Botany grows in Angers during the creation of the Association of Botanophiles in 1777, but mainly after the establishment of a Plants Garden in 1789. Illustration of the work of botanists who succeeded in Angers, the herbarium museum (350,000 collections), revolves around three significant collections: the general herbarium, that of Alexandre Boreau (1803-1875) and that of James Lloyd (1810-1896).

The heart of the general herbarium is formed by the De Lens collection, a parisian botanist author of a Flora of Paris in 1812. Given in 1846, it contains mainly other revised collections: Lallemand, Bory de Saint-Vincent, Chaubard, Thuillier, Kunze and Centuries such as Unio Itineraria and those of Sieber. We discover inside the different pieces of the herbarium, types from Reunion Island, collections of Commerson (travel of Bougainville), La Billardière (Entrecasteaux expedition), Poiteau (Saint Domingue) and even some rare samples of the 17th century.

The Alexandre Boreau herbarium is purchased by the municipality in 1875, it contains around 100,000 collections, items that were used for the writing of the Flora of the Center of France, the most famous regional flora of its time.
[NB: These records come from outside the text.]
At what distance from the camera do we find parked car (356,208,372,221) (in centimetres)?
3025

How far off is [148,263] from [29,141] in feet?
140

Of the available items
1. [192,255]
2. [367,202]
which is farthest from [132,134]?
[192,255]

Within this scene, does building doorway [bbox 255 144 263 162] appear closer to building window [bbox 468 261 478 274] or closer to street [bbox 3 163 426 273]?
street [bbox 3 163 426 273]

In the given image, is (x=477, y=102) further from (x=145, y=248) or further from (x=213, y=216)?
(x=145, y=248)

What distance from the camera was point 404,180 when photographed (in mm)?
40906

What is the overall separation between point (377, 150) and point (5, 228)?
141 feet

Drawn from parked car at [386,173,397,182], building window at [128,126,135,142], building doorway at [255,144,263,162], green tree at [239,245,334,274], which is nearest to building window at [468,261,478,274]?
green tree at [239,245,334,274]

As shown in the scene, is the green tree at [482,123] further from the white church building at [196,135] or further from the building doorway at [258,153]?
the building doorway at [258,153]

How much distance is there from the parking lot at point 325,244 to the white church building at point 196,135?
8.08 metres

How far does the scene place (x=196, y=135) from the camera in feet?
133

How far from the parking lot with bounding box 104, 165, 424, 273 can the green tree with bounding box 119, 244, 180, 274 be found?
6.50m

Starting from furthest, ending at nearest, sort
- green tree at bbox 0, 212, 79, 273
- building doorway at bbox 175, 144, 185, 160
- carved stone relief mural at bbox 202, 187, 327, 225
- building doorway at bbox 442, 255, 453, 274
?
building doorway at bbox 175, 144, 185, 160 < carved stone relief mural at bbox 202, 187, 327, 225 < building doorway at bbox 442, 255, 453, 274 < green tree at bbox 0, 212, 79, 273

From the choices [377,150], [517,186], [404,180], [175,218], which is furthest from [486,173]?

Although still inventorying, this herbarium reveals a major network of correspondent botanists, more than 400, and an impressive number of types, generated by the “Jordanienne” approach of Boreau. Because of this reason at list, the Boreau herbarium has its place in the botanic history of France.

The herbarium of James Lloyd, is bequeathed to the city in 1897, by friendship to Boreau and Bastard. Huge (also 100,000 collections), it keeps 24,000 species, basis of the West France Flora. Accompanied by an impressive bookcase, it is accessible to the public on September 15, 1898.

The other sets interest departmental botany instead, even if they spread across France. We find herbaria of Georges Bouvet, Toussaint Bastard, Jean-Baptiste Guépin or those of Ernest Préaubert. Around 50 sets of smaller size form the residual part of the city herbarium, often outside the department: Corroy, Decluy, Duroux, Legros or Giraudias for example.

We also find some groups collection on which botanists reflected belatedly: mosses (Bouvet, Bruneau), lichens (Decuillé, Thuillier), fungi (Gaillard, Guépin, Rabenhorst) or algae (Lloyd, Bory, Corillion). Specialized botany is not left out because one of the most important bathology collections in Europe (a Rubus herbarium, brambles) is kept in Angers.

The fruits and seeds library comprises in one part, samples mostly for pedagogical use (about 1,000 french and 200 tropical species) and in other part, the Vilmorin collection of tree seeds from the early 20th century which gathers collections of the National Museum and collections of Prince Bonaparte (about 1,100 samples).

The xylotheque is also composed by two parts, it gathers harvests of trees felled in the Jardin des Plantes and Arboretum Allard and a collection of precious Guianese wood (1803).

Recent inventory works highlight how associated documentation is critical for works based on collections. The library is also open to the public.